Garnett’s ability on both ends of the floor secured him his only defensive player of the year and championship in 2008 with the Boston Celtics. “The Big Ticket” certainly lived up to his nickname, but I’m afraid there was an even bigger show in town.

“…And now, at guard, standing 6’6” from Lower Merion High School, number 8/24, Kooobbeeeee Brrryyyyyyyaaaannnt!” Kobe Bryant was always destined for Hollywood, his internal star shone too bright, the flame of wanting to be the best on the biggest stage burned too intensely. To be honest, early on, I was never a big Kobe fan, I was more McGrady, Iverson and Carter. However, as a Spurs fan, going up against the Lakers in playoffs so many times, he always had my respect although I probably didn’t start fully appreciating Kobe until the mid 2000’s, until he turned into the now synonymous “Black Mamba”. That ’05-06 season, wow, averaging 35-5-5 for the season, putting up over 40 a game for the month of January and April, not to mention his iconic 81 point outing versus Jalen Rose and the Toronto Raptors.

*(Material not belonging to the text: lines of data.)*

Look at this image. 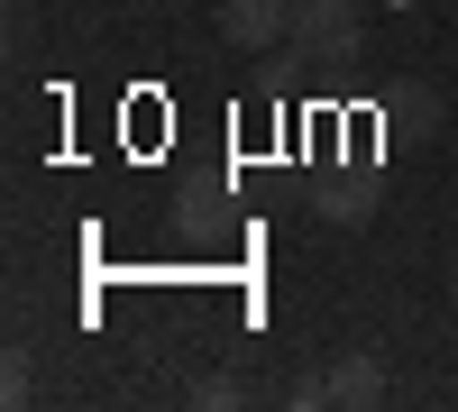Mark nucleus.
Masks as SVG:
<instances>
[{
  "label": "nucleus",
  "instance_id": "obj_1",
  "mask_svg": "<svg viewBox=\"0 0 458 412\" xmlns=\"http://www.w3.org/2000/svg\"><path fill=\"white\" fill-rule=\"evenodd\" d=\"M358 37H367V10H358V0H293L284 55H302V64H349Z\"/></svg>",
  "mask_w": 458,
  "mask_h": 412
},
{
  "label": "nucleus",
  "instance_id": "obj_2",
  "mask_svg": "<svg viewBox=\"0 0 458 412\" xmlns=\"http://www.w3.org/2000/svg\"><path fill=\"white\" fill-rule=\"evenodd\" d=\"M284 28H293V0H220V37L239 55H276Z\"/></svg>",
  "mask_w": 458,
  "mask_h": 412
},
{
  "label": "nucleus",
  "instance_id": "obj_3",
  "mask_svg": "<svg viewBox=\"0 0 458 412\" xmlns=\"http://www.w3.org/2000/svg\"><path fill=\"white\" fill-rule=\"evenodd\" d=\"M330 403H386V366H376L367 349H349L330 366Z\"/></svg>",
  "mask_w": 458,
  "mask_h": 412
},
{
  "label": "nucleus",
  "instance_id": "obj_4",
  "mask_svg": "<svg viewBox=\"0 0 458 412\" xmlns=\"http://www.w3.org/2000/svg\"><path fill=\"white\" fill-rule=\"evenodd\" d=\"M321 220H330V230H367V220H376V183H367V174L330 183V193H321Z\"/></svg>",
  "mask_w": 458,
  "mask_h": 412
},
{
  "label": "nucleus",
  "instance_id": "obj_5",
  "mask_svg": "<svg viewBox=\"0 0 458 412\" xmlns=\"http://www.w3.org/2000/svg\"><path fill=\"white\" fill-rule=\"evenodd\" d=\"M193 403H202V412H229V403H239V385H229V376H202Z\"/></svg>",
  "mask_w": 458,
  "mask_h": 412
}]
</instances>
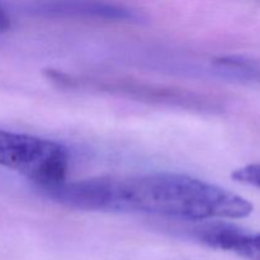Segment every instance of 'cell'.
<instances>
[{"instance_id":"cell-1","label":"cell","mask_w":260,"mask_h":260,"mask_svg":"<svg viewBox=\"0 0 260 260\" xmlns=\"http://www.w3.org/2000/svg\"><path fill=\"white\" fill-rule=\"evenodd\" d=\"M37 190L74 210L141 212L190 221L244 218L254 210L241 196L178 173L63 180Z\"/></svg>"},{"instance_id":"cell-2","label":"cell","mask_w":260,"mask_h":260,"mask_svg":"<svg viewBox=\"0 0 260 260\" xmlns=\"http://www.w3.org/2000/svg\"><path fill=\"white\" fill-rule=\"evenodd\" d=\"M46 78L61 89L96 91L122 98L134 99L145 103L167 106L197 112H216L222 107L217 99L198 91L187 90L175 86L147 83L124 78L84 76L62 73L58 70H46Z\"/></svg>"},{"instance_id":"cell-3","label":"cell","mask_w":260,"mask_h":260,"mask_svg":"<svg viewBox=\"0 0 260 260\" xmlns=\"http://www.w3.org/2000/svg\"><path fill=\"white\" fill-rule=\"evenodd\" d=\"M69 164L60 142L0 128V167L27 178L36 189L66 180Z\"/></svg>"},{"instance_id":"cell-4","label":"cell","mask_w":260,"mask_h":260,"mask_svg":"<svg viewBox=\"0 0 260 260\" xmlns=\"http://www.w3.org/2000/svg\"><path fill=\"white\" fill-rule=\"evenodd\" d=\"M29 10L47 18H80L111 22L137 19L136 13L132 10L103 0H40L30 4Z\"/></svg>"},{"instance_id":"cell-5","label":"cell","mask_w":260,"mask_h":260,"mask_svg":"<svg viewBox=\"0 0 260 260\" xmlns=\"http://www.w3.org/2000/svg\"><path fill=\"white\" fill-rule=\"evenodd\" d=\"M205 245L231 251L246 260H260V233H249L230 223H207L193 230Z\"/></svg>"},{"instance_id":"cell-6","label":"cell","mask_w":260,"mask_h":260,"mask_svg":"<svg viewBox=\"0 0 260 260\" xmlns=\"http://www.w3.org/2000/svg\"><path fill=\"white\" fill-rule=\"evenodd\" d=\"M218 75L249 85H260V58L246 56H221L212 61Z\"/></svg>"},{"instance_id":"cell-7","label":"cell","mask_w":260,"mask_h":260,"mask_svg":"<svg viewBox=\"0 0 260 260\" xmlns=\"http://www.w3.org/2000/svg\"><path fill=\"white\" fill-rule=\"evenodd\" d=\"M233 178L241 184L260 189V164H250L239 168L233 173Z\"/></svg>"},{"instance_id":"cell-8","label":"cell","mask_w":260,"mask_h":260,"mask_svg":"<svg viewBox=\"0 0 260 260\" xmlns=\"http://www.w3.org/2000/svg\"><path fill=\"white\" fill-rule=\"evenodd\" d=\"M10 25H12V20H10L9 14H8L4 5L0 3V33L7 32L10 28Z\"/></svg>"}]
</instances>
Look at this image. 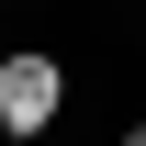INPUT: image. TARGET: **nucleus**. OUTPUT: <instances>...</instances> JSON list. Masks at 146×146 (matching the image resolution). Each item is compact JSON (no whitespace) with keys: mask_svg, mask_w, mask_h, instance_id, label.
<instances>
[{"mask_svg":"<svg viewBox=\"0 0 146 146\" xmlns=\"http://www.w3.org/2000/svg\"><path fill=\"white\" fill-rule=\"evenodd\" d=\"M56 112H68V56H45V45H23V56H0V135H56Z\"/></svg>","mask_w":146,"mask_h":146,"instance_id":"1","label":"nucleus"},{"mask_svg":"<svg viewBox=\"0 0 146 146\" xmlns=\"http://www.w3.org/2000/svg\"><path fill=\"white\" fill-rule=\"evenodd\" d=\"M124 146H146V124H124Z\"/></svg>","mask_w":146,"mask_h":146,"instance_id":"2","label":"nucleus"}]
</instances>
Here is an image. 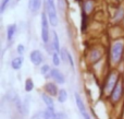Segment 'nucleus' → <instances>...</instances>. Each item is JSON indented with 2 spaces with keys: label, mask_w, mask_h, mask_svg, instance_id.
<instances>
[{
  "label": "nucleus",
  "mask_w": 124,
  "mask_h": 119,
  "mask_svg": "<svg viewBox=\"0 0 124 119\" xmlns=\"http://www.w3.org/2000/svg\"><path fill=\"white\" fill-rule=\"evenodd\" d=\"M118 82H119V78L116 72H112L109 76V78H108L107 82H106V92L107 93H112L116 85L118 84Z\"/></svg>",
  "instance_id": "3"
},
{
  "label": "nucleus",
  "mask_w": 124,
  "mask_h": 119,
  "mask_svg": "<svg viewBox=\"0 0 124 119\" xmlns=\"http://www.w3.org/2000/svg\"><path fill=\"white\" fill-rule=\"evenodd\" d=\"M60 113H56L54 110H50V109H46L44 111V119H62Z\"/></svg>",
  "instance_id": "11"
},
{
  "label": "nucleus",
  "mask_w": 124,
  "mask_h": 119,
  "mask_svg": "<svg viewBox=\"0 0 124 119\" xmlns=\"http://www.w3.org/2000/svg\"><path fill=\"white\" fill-rule=\"evenodd\" d=\"M122 20H124V9L120 8L118 11H116V15H114V17H113V21L120 22V21H122Z\"/></svg>",
  "instance_id": "18"
},
{
  "label": "nucleus",
  "mask_w": 124,
  "mask_h": 119,
  "mask_svg": "<svg viewBox=\"0 0 124 119\" xmlns=\"http://www.w3.org/2000/svg\"><path fill=\"white\" fill-rule=\"evenodd\" d=\"M122 94H123V82L121 80H119L118 84L116 85L113 92L111 93L112 101H113L114 103L119 102V101H120V98H121V96H122Z\"/></svg>",
  "instance_id": "6"
},
{
  "label": "nucleus",
  "mask_w": 124,
  "mask_h": 119,
  "mask_svg": "<svg viewBox=\"0 0 124 119\" xmlns=\"http://www.w3.org/2000/svg\"><path fill=\"white\" fill-rule=\"evenodd\" d=\"M15 33H16V25L15 24H10L7 28V38H8V41H12Z\"/></svg>",
  "instance_id": "15"
},
{
  "label": "nucleus",
  "mask_w": 124,
  "mask_h": 119,
  "mask_svg": "<svg viewBox=\"0 0 124 119\" xmlns=\"http://www.w3.org/2000/svg\"><path fill=\"white\" fill-rule=\"evenodd\" d=\"M94 7H95L94 0H86V1L84 2V4H83L84 11H85L86 13H90V12H92L93 9H94Z\"/></svg>",
  "instance_id": "16"
},
{
  "label": "nucleus",
  "mask_w": 124,
  "mask_h": 119,
  "mask_svg": "<svg viewBox=\"0 0 124 119\" xmlns=\"http://www.w3.org/2000/svg\"><path fill=\"white\" fill-rule=\"evenodd\" d=\"M123 50H124V41L118 39V41H114L112 43L110 56H111V62L113 65H118L120 62L123 55Z\"/></svg>",
  "instance_id": "1"
},
{
  "label": "nucleus",
  "mask_w": 124,
  "mask_h": 119,
  "mask_svg": "<svg viewBox=\"0 0 124 119\" xmlns=\"http://www.w3.org/2000/svg\"><path fill=\"white\" fill-rule=\"evenodd\" d=\"M41 100H43L44 103L47 105L48 109H50V110H54V100H52V96L48 95L47 93H43L41 94Z\"/></svg>",
  "instance_id": "9"
},
{
  "label": "nucleus",
  "mask_w": 124,
  "mask_h": 119,
  "mask_svg": "<svg viewBox=\"0 0 124 119\" xmlns=\"http://www.w3.org/2000/svg\"><path fill=\"white\" fill-rule=\"evenodd\" d=\"M51 56H52V63H54L56 67H58V66L60 65V62H61V59H60V56H59V52L54 51L51 54Z\"/></svg>",
  "instance_id": "20"
},
{
  "label": "nucleus",
  "mask_w": 124,
  "mask_h": 119,
  "mask_svg": "<svg viewBox=\"0 0 124 119\" xmlns=\"http://www.w3.org/2000/svg\"><path fill=\"white\" fill-rule=\"evenodd\" d=\"M40 27H41V39L44 43L47 44L49 42V28H48V19L45 12L40 15Z\"/></svg>",
  "instance_id": "2"
},
{
  "label": "nucleus",
  "mask_w": 124,
  "mask_h": 119,
  "mask_svg": "<svg viewBox=\"0 0 124 119\" xmlns=\"http://www.w3.org/2000/svg\"><path fill=\"white\" fill-rule=\"evenodd\" d=\"M75 103H76V106H77V108H78V110L81 114H84L87 111L86 110L85 104H84L83 100L81 98V96L78 95V93H75Z\"/></svg>",
  "instance_id": "12"
},
{
  "label": "nucleus",
  "mask_w": 124,
  "mask_h": 119,
  "mask_svg": "<svg viewBox=\"0 0 124 119\" xmlns=\"http://www.w3.org/2000/svg\"><path fill=\"white\" fill-rule=\"evenodd\" d=\"M16 50H17V54H19V55H23V52H24V46L22 45V44H19V45H17Z\"/></svg>",
  "instance_id": "24"
},
{
  "label": "nucleus",
  "mask_w": 124,
  "mask_h": 119,
  "mask_svg": "<svg viewBox=\"0 0 124 119\" xmlns=\"http://www.w3.org/2000/svg\"><path fill=\"white\" fill-rule=\"evenodd\" d=\"M44 90H45V92L48 94V95L52 96V97H54V96H57L59 93V90H58V87H57V85L52 82L46 83L45 86H44Z\"/></svg>",
  "instance_id": "7"
},
{
  "label": "nucleus",
  "mask_w": 124,
  "mask_h": 119,
  "mask_svg": "<svg viewBox=\"0 0 124 119\" xmlns=\"http://www.w3.org/2000/svg\"><path fill=\"white\" fill-rule=\"evenodd\" d=\"M22 65H23V58H22L21 56L15 57V58H13L12 61H11V67L14 70H20Z\"/></svg>",
  "instance_id": "13"
},
{
  "label": "nucleus",
  "mask_w": 124,
  "mask_h": 119,
  "mask_svg": "<svg viewBox=\"0 0 124 119\" xmlns=\"http://www.w3.org/2000/svg\"><path fill=\"white\" fill-rule=\"evenodd\" d=\"M52 34H54V37H52V47H54V51H57V52H59V54H60L61 48H60V42H59L58 34H57L54 31L52 32Z\"/></svg>",
  "instance_id": "14"
},
{
  "label": "nucleus",
  "mask_w": 124,
  "mask_h": 119,
  "mask_svg": "<svg viewBox=\"0 0 124 119\" xmlns=\"http://www.w3.org/2000/svg\"><path fill=\"white\" fill-rule=\"evenodd\" d=\"M41 7V0H28V9L32 13H36Z\"/></svg>",
  "instance_id": "10"
},
{
  "label": "nucleus",
  "mask_w": 124,
  "mask_h": 119,
  "mask_svg": "<svg viewBox=\"0 0 124 119\" xmlns=\"http://www.w3.org/2000/svg\"><path fill=\"white\" fill-rule=\"evenodd\" d=\"M66 59H68L69 63L71 65V67L74 68V60H73V58H72V55H71L68 50H66Z\"/></svg>",
  "instance_id": "23"
},
{
  "label": "nucleus",
  "mask_w": 124,
  "mask_h": 119,
  "mask_svg": "<svg viewBox=\"0 0 124 119\" xmlns=\"http://www.w3.org/2000/svg\"><path fill=\"white\" fill-rule=\"evenodd\" d=\"M66 100H68V93H66V91H65L64 89L59 90L58 101H59L60 103H64V102H66Z\"/></svg>",
  "instance_id": "17"
},
{
  "label": "nucleus",
  "mask_w": 124,
  "mask_h": 119,
  "mask_svg": "<svg viewBox=\"0 0 124 119\" xmlns=\"http://www.w3.org/2000/svg\"><path fill=\"white\" fill-rule=\"evenodd\" d=\"M50 76L56 81L57 83H60V84H63L65 82V79H64V76L61 73V71H59L58 69H52L51 72H50Z\"/></svg>",
  "instance_id": "8"
},
{
  "label": "nucleus",
  "mask_w": 124,
  "mask_h": 119,
  "mask_svg": "<svg viewBox=\"0 0 124 119\" xmlns=\"http://www.w3.org/2000/svg\"><path fill=\"white\" fill-rule=\"evenodd\" d=\"M82 116H83V118H84V119H90L89 115L87 114V111H86V113H84V114H82Z\"/></svg>",
  "instance_id": "25"
},
{
  "label": "nucleus",
  "mask_w": 124,
  "mask_h": 119,
  "mask_svg": "<svg viewBox=\"0 0 124 119\" xmlns=\"http://www.w3.org/2000/svg\"><path fill=\"white\" fill-rule=\"evenodd\" d=\"M24 89H25L26 92H32V90L34 89V82L31 78H27L25 80V83H24Z\"/></svg>",
  "instance_id": "19"
},
{
  "label": "nucleus",
  "mask_w": 124,
  "mask_h": 119,
  "mask_svg": "<svg viewBox=\"0 0 124 119\" xmlns=\"http://www.w3.org/2000/svg\"><path fill=\"white\" fill-rule=\"evenodd\" d=\"M30 60L34 66H40L44 61V57H43V54H41L40 50L35 49V50H33V51H31Z\"/></svg>",
  "instance_id": "4"
},
{
  "label": "nucleus",
  "mask_w": 124,
  "mask_h": 119,
  "mask_svg": "<svg viewBox=\"0 0 124 119\" xmlns=\"http://www.w3.org/2000/svg\"><path fill=\"white\" fill-rule=\"evenodd\" d=\"M47 6V13H48V20H49L50 24L52 26H57L59 23V20H58V15H57V10L54 7H50L48 4Z\"/></svg>",
  "instance_id": "5"
},
{
  "label": "nucleus",
  "mask_w": 124,
  "mask_h": 119,
  "mask_svg": "<svg viewBox=\"0 0 124 119\" xmlns=\"http://www.w3.org/2000/svg\"><path fill=\"white\" fill-rule=\"evenodd\" d=\"M9 2H10V0H2L1 3H0V12L3 13L4 10H6V8L8 7Z\"/></svg>",
  "instance_id": "22"
},
{
  "label": "nucleus",
  "mask_w": 124,
  "mask_h": 119,
  "mask_svg": "<svg viewBox=\"0 0 124 119\" xmlns=\"http://www.w3.org/2000/svg\"><path fill=\"white\" fill-rule=\"evenodd\" d=\"M50 72H51V69H50V67L48 65H44L40 67V73L43 76H46L47 73H50Z\"/></svg>",
  "instance_id": "21"
}]
</instances>
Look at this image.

Injured Kobe sitting on the bench watching the woeful 2015 Lakers, picture by Martyn Foster

It’s funny that a man touted the best player in the league for so long only ever won one league MVP (’07-08), but he won where and when it counted, another 5-time champion, like Duncan. Kobe and Duncan were like chalk and cheese, exemplified by their retirements; Kobe had a yearlong swansong capped off with a very Hollywood-esque final game dropping 60, whereas Timmy got the Spurs to do a statement announcing his retirement, but with no quotes from him and after the season had already finished. Despite winning five rings, I’m sure Bryant rued the missed opportunity to eclipse Jordan’s number of titles (6) with finals losses in ’04 to the Pistons and ’08 to the Celtics. God, he wanted to be like Mike, he wanted to beat Mike. I still find his death surreal, recently watching classic games from the ’08 finals and when he got his revenge on the Celtics in 2010, I forgot that he is no longer with us. And as I finishing writing this, on the 10th-year anniversary of my Grandfather’s passing, it really drives home how precious life is, how we need to cherish the ones we love whilst they are still here and how we need to ensure that their memories live on in the hearts and minds of those they touched.

So, when the ceremony for the Hall of Fame class of 2020 is conducted, it will surely be a sombre occasion, which is a shame because I’m sure Shaq had some killer funny stories to share. Rest in Peace, Kobe Bean Bryant.